Andre LeDuc: Paradoxes of Positivism and Pragmatism in the Debate About Originalism
Andre Leduc (independent) has posted Paradoxes of Positivism and Pragmatism in the Debate About Originalism (Ohio Northern University Law Review, Vol. 42, No. 2, 2016) on SSRN. Here is the abstract:
The long-running debate between originalism and competing accounts of the Constitution has unfolded with little attention to classic American jurisprudential concepts of legal positivism and legal pragmatism. In this syncretic article, I explore how these jurisprudential and theoretical strands fit together. I also explore several lessons we can learn about legal positivism and legal pragmatism and one critical lesson we can learn about the debate about originalism, if we contextualize the debate over originalism in that part of the space of reasons.

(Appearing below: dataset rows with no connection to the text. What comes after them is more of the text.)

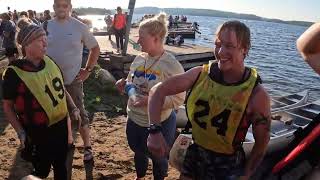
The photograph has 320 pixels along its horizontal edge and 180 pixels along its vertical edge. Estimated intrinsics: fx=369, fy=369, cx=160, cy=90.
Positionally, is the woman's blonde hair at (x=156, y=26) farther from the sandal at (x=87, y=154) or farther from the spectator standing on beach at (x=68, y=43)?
the sandal at (x=87, y=154)

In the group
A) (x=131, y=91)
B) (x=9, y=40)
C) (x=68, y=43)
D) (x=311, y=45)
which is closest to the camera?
(x=311, y=45)

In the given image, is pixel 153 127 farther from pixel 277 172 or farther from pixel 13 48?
pixel 13 48

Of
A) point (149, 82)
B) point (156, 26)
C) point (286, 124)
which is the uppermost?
point (156, 26)

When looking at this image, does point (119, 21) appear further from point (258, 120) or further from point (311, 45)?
point (311, 45)

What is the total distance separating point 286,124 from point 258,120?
18.9 feet

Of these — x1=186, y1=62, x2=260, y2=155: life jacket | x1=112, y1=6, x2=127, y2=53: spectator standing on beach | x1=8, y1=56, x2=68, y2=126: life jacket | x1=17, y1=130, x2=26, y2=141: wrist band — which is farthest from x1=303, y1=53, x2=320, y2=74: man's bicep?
x1=112, y1=6, x2=127, y2=53: spectator standing on beach

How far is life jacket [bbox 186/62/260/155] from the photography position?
2615mm

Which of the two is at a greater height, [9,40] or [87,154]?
[9,40]

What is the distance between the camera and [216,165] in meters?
2.83

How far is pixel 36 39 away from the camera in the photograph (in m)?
3.46

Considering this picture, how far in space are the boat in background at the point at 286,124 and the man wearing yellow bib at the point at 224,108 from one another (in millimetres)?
2744

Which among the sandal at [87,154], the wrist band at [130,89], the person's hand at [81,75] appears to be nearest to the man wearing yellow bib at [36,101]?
the wrist band at [130,89]

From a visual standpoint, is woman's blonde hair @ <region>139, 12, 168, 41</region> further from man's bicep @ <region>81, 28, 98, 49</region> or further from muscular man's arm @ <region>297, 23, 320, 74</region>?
muscular man's arm @ <region>297, 23, 320, 74</region>

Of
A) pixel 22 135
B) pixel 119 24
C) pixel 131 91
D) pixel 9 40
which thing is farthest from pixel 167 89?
pixel 119 24
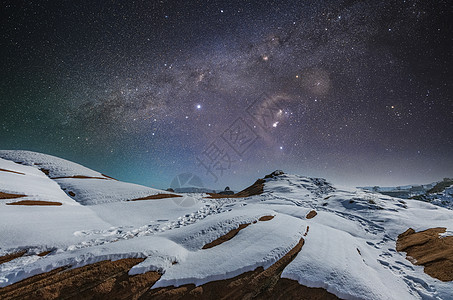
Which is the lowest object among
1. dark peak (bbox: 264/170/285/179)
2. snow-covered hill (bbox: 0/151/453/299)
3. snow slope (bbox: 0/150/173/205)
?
snow-covered hill (bbox: 0/151/453/299)

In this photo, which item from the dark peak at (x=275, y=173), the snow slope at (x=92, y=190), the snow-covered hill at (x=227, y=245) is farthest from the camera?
the dark peak at (x=275, y=173)

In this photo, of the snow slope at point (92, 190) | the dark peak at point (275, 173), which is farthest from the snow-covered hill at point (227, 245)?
the dark peak at point (275, 173)

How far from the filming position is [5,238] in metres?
7.32

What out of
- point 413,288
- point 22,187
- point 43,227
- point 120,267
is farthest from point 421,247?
point 22,187

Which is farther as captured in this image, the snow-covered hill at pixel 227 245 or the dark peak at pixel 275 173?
the dark peak at pixel 275 173

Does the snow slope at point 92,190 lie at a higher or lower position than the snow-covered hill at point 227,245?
higher

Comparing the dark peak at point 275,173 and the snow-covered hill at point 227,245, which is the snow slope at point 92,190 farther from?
the dark peak at point 275,173

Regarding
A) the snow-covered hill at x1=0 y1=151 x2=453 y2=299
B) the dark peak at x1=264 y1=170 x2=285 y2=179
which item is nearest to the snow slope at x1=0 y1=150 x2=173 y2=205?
the snow-covered hill at x1=0 y1=151 x2=453 y2=299

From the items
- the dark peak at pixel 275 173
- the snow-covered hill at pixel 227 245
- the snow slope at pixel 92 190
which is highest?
the dark peak at pixel 275 173

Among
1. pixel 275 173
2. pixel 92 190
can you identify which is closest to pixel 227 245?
pixel 92 190

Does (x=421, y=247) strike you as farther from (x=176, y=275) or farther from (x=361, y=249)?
(x=176, y=275)

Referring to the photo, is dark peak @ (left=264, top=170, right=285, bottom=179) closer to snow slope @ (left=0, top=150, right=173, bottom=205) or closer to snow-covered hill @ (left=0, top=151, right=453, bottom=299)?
snow-covered hill @ (left=0, top=151, right=453, bottom=299)

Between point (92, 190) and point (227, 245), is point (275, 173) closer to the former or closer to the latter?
point (92, 190)

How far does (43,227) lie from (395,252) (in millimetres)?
17207
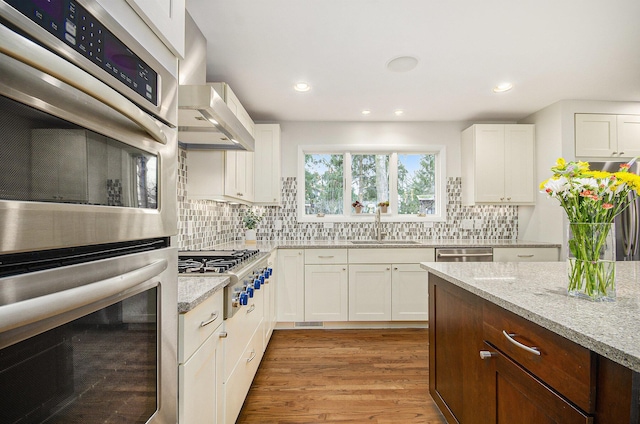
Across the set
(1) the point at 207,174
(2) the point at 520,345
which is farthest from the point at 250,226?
(2) the point at 520,345

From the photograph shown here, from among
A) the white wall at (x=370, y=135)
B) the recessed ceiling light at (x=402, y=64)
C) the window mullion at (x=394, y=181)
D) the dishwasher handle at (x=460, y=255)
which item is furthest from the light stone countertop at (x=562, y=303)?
the white wall at (x=370, y=135)

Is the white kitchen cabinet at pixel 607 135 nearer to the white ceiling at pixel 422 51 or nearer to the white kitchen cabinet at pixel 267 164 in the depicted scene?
the white ceiling at pixel 422 51

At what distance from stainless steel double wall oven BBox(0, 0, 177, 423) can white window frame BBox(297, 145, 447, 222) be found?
3.17 m

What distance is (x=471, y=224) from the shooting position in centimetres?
399

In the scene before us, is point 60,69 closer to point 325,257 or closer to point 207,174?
point 207,174

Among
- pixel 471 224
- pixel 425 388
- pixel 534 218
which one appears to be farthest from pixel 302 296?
pixel 534 218

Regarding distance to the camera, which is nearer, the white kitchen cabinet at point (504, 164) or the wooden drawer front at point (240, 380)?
the wooden drawer front at point (240, 380)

First, positivist and natural law originalisms are substantially similar in their substantive constitutional content. Originalism critics — both those who embrace positivism and those who embrace natural law — similarly share substantially congruent substantive criticisms of originalism. These parallels raise an important question about the significance of the distinction between legal positivism and natural law. The debate over originalism shows that the opposition between legal positivism and natural law may be less interesting or important than it is generally taken to be.
Second, the fundamental difference between originalism — which, in relevant part, defends a deontological account of constitutional law — and its consequentialist pragmatist critics provides another argument why the debate about originalism cannot be resolved on its own terms. I have previously argued that sophisticated philosophical premises make the originalism debate pathological rather than fruitful. But those arguments are quite highfalutin. This article provides another argument for the fruitlessness of the debate. Without common grounds between the protagonists as to the place of consequences in constitutional decision process, a resolution of the more particular issues in the debate over originalism cannot be hoped for or expected. But as we contextualize the originalism debate we may understand why it is a dead end in our constitutional theory and, more importantly, in our constitutional decision process. It is a dead end because the two sides in the debate have inconsistent theories of the nature of constitutional law. With a better understanding of how the debate fits in with other parts of our constitutional jurisprudence, we may leave the debate behind in our continuing constitutional discourse.